Segment Open

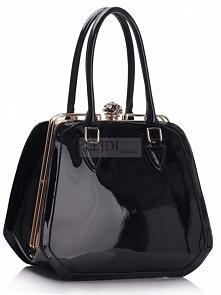 Lakierowana czarna torebka - kuferek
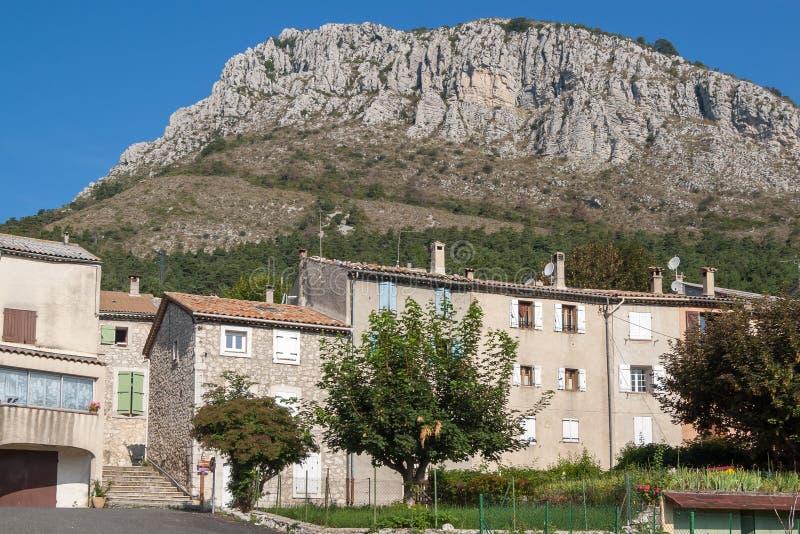 Hus från den franska byn av Caille från den Provence regionen arkivbild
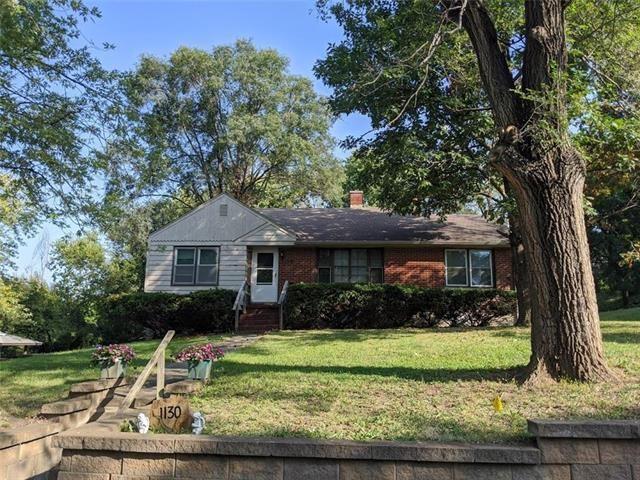 Photo of 1130 Orchard Avenue, Liberty, MO 64068 (MLS # 2247009)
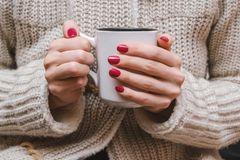 Maniküre-Fehler: Frau hält Tasse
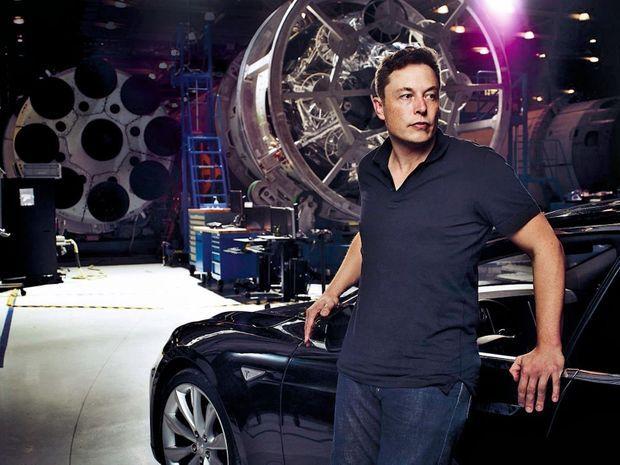 Elon Musk, patron de SpaceX et des voitures Tesla, craint la production, par accident, de « robots intelligents capables de détruire l'humanité ».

Segment Closed

● Exercise description
The listing above must be retyped word for word, without the pictures.

● Response to the exercise
 Lakierowana czarna torebka - kuferek
 Hus från den franska byn av Caille från den Provence regionen arkivbild
 Photo of 1130 Orchard Avenue, Liberty, MO 64068 (MLS # 2247009)
 Maniküre-Fehler: Frau hält Tasse
 Elon Musk, patron de SpaceX et des voitures Tesla, craint la production, par accident, de « robots intelligents capables de détruire l'humanité ».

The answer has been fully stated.